Last updated on February 24th, 2021 at 08:40 am
Deep Brain Stimulation for Parkinson’s disease
As caregivers, we understand what PD patients long to hear-there is a cure! And so when most people hear that Deep brain stimulation (DBS) could help them, they think that it is the long-awaited cyure. While this may be a flicker of hope, it is important to get the facts right to avoid disappointment.
Is DBS for you?
DBS is not a cure for Parkinson’s disease. It is a treatment for patients whose symptoms cannot be adequately controlled by the use of medication.
According to UC San Diego Health, DBS was approved by the FDA in 1997.
People with end-stage signs of PD cannot be helped by DBS. People with dementia are also advised not to take DBS as it might affect their cognitive abilities.

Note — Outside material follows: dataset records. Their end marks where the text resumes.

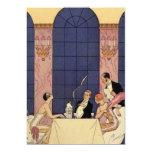 Art Deco Fine Dining Card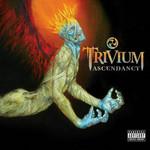 Ascendancy Trivium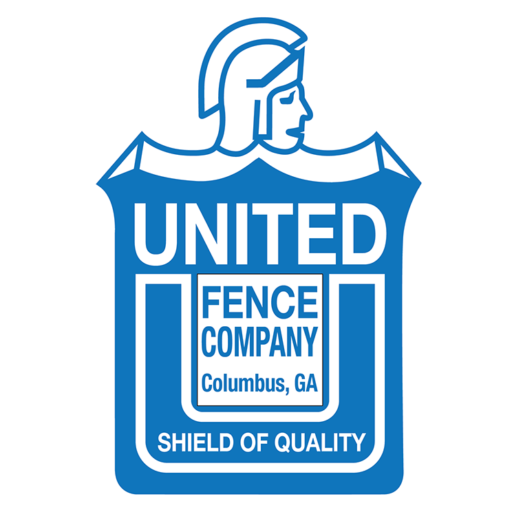 https://unitedfencecolumbusga.com/wp-content/uploads/2017/11/cropped-Shield-in-blue-copy-4.png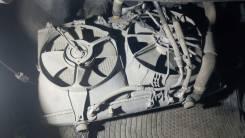Радиатор охлаждения двигателя. Honda Accord, CF4, CF5, CG9, CH7, CL3 F20B, F20B5, F20B6, F20B1, F20B2, F20B3, F20B4, F20B7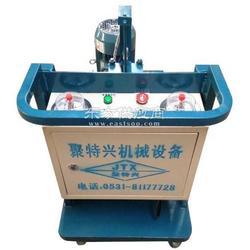 液压站充氮车液压站充氮车厂家图片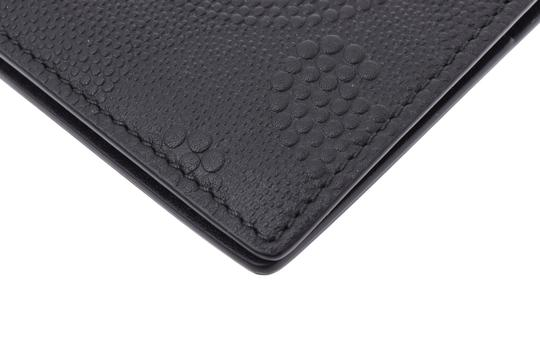 Tiffany & Co. Tiffany Leather Wallet Black Image 4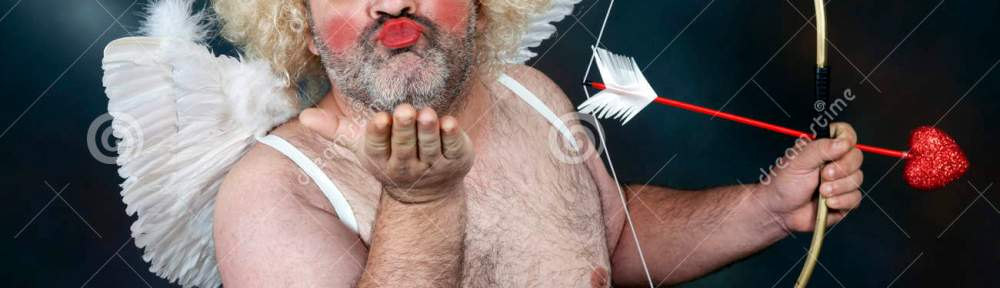 mature-cupid-fat-bearded-hairy-bow-heart-arrow-sending-kiss-48937002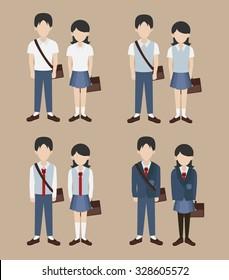 set of school uniform vector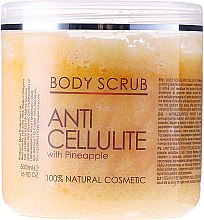Antycellulitowy peeling do ciała Ananas - Sezmar Collection Professional Body Scrub Anti Cellulite With Pineapple — фото N1
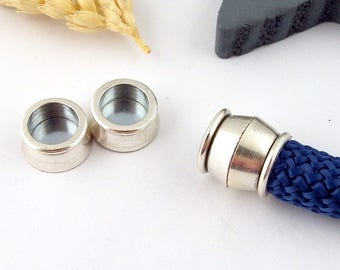 cord silver plated magnetic clasp 10mm round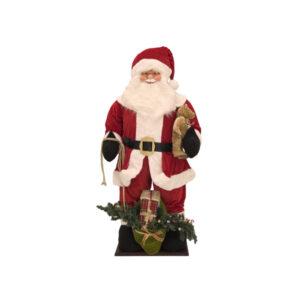 Kerstbeelden & Figuren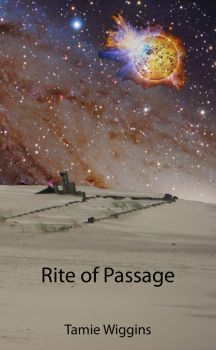 Rite of Passage by SideQuestPublication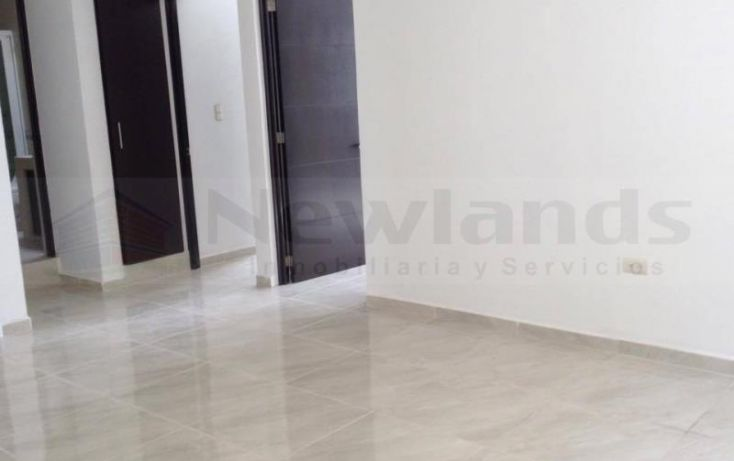 Foto de casa en venta en ferrara 1, piamonte, irapuato, guanajuato, 1594884 no 22
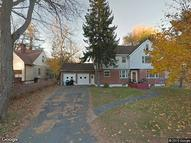 Address Not Disclosed Monticello NY, 12701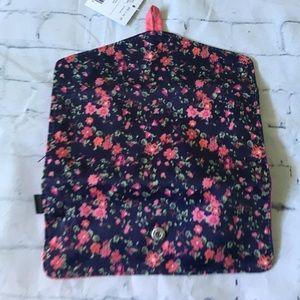 teen vogue Bags - Teen Vogue Blue Floral Pencil/Brush Case FREE WP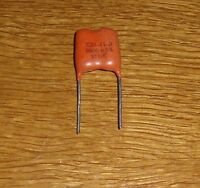 4  Glimmerkondensatoren  6800 pF  500 V 5%  ( Silver Mica )
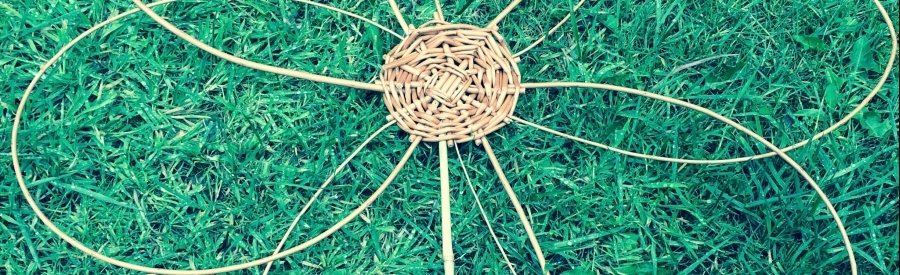 Introduction to Basketry Workshop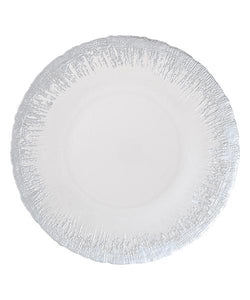 FLASH Glass Plate Large Silver
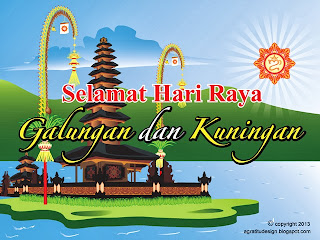 Balinese Greeting Cards Vector Graphic Design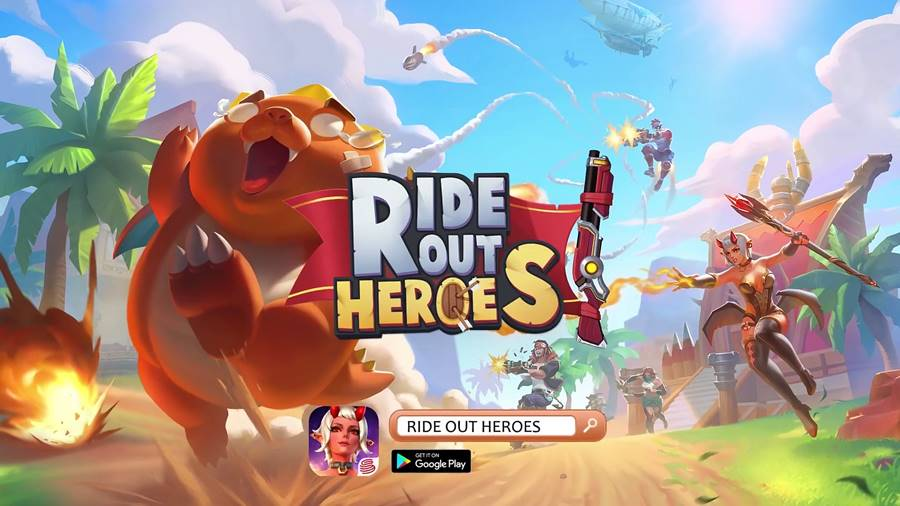 ride-out-heroes-3 Ride Out Heroes: novo Battle Royale da NetEase (Android e iOS)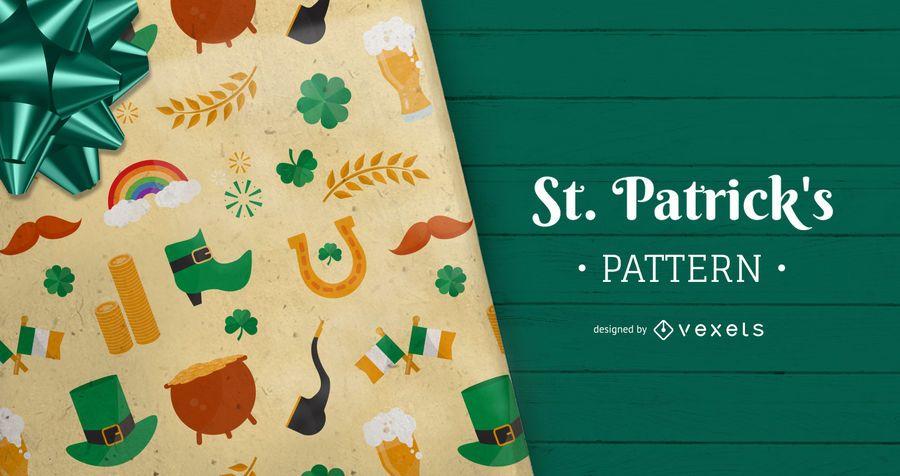Patrón de elementos del día de San Patricio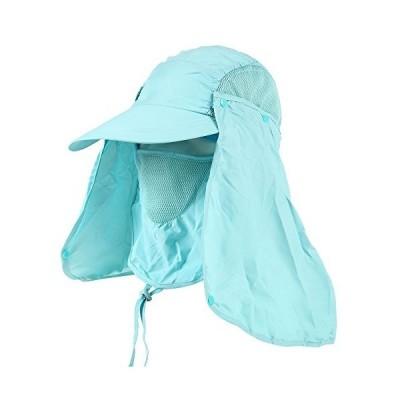 GREENER 多機能 3WAY UV(紫外線)カット速乾性日よけ帽子 + ヘアゴムセット (ライトブルー) 湖?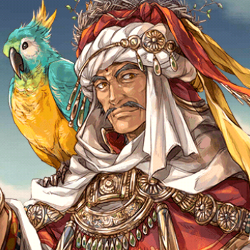 https://static.tvtropes.org/pmwiki/pub/images/chainchronicle_kalifa2a.png
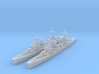 Leander class (WWII) 3d printed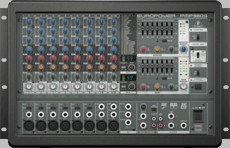Behringer (PMP980S) 900-Watt 10-Channel Powered Mixer with Dual Multi-FX Processor and FBQ Feedback Detection System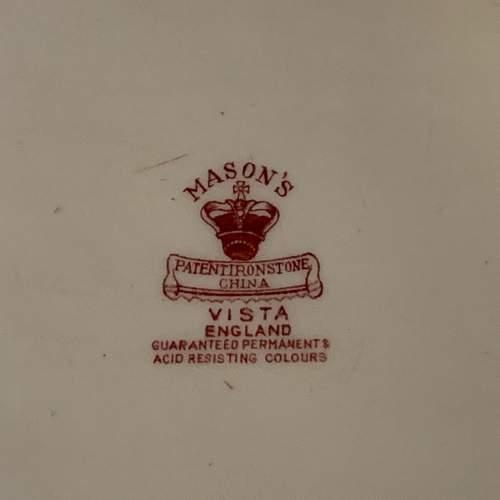 Masons Vista Meat Platter image-4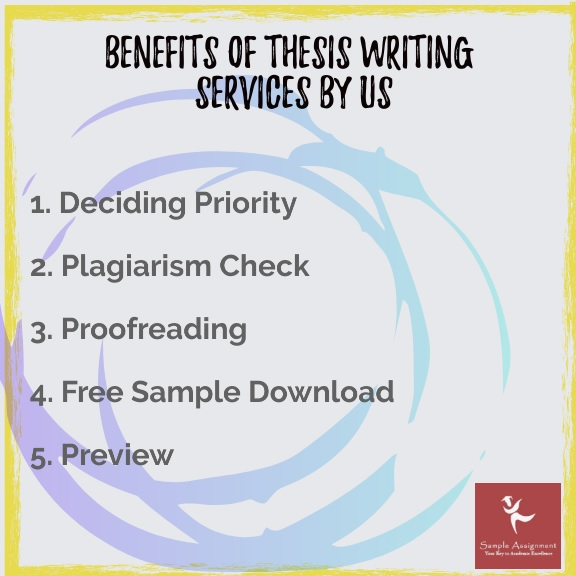 thesis paper writing service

- According to Parkinson.org, DBS is only done to patients who show positive signs to levodopa medication. Yes, maybe at the time you are considering DBS, your body is not responding that well to levodopa but there is still that effect you get after the drugs.
- The Michael J Fox Organization adds that you need to have had PD symptoms for the last 4 years if you are to be considered for DBS.
DBS is not for you if:
- Have Parkinson’s plus symptoms
- Have brain tumor or other damages
- Do not respond to levodopa no matter how big of a dosage you take
What is DBS?
According to the University of California there are four spots that are targeted to put in the DBS electrodes:
1.the internal segment of the globus pallidus (GPi)
2. the subthalamic nucleus (STN)
3. the pedunculopontine nucleus (PPN)
4. A subdivision of the thalamus referred to as Vim (ventro-intermediate nucleus)
Deep Brain Stimulation is a surgical operation to install a stimulator to the brain. It delivers electrical stimulation to targeted areas in the brain that control movement, blocking the abnormal nerve signals that cause Parkinson’s symptoms.
This surgery can take place in either one or two phases depending on the surgeon’s recommendation. An incision is made into the brain where the lead is placed. After about ten days, the pulse generator is implanted through an outpatient surgery. A portion of the scalp incision is then re-opened to implant the neuron stimulator. The lead is attached to an extension wire passing under the skin of the scalp.
Patients should continue with their usual dose of PD medicine until the device is programmed. This is only possible after the swelling caused by surgery has gone down. Medication will be adjusted at this stage.
Though DBS is going to better your motor movements, it could have bad effects on your gait, speech and postural dysfunction according to this study.
What happens after DBS?
The doctor schedules visits after every three weeks to adjust the stimulation settings.
After DBS, you will still continue taking your medications but in lower amounts.
Before making the DBS decision, consult with the doctor to ensure you understand its process, opportunities it presents and the risks that may be involved.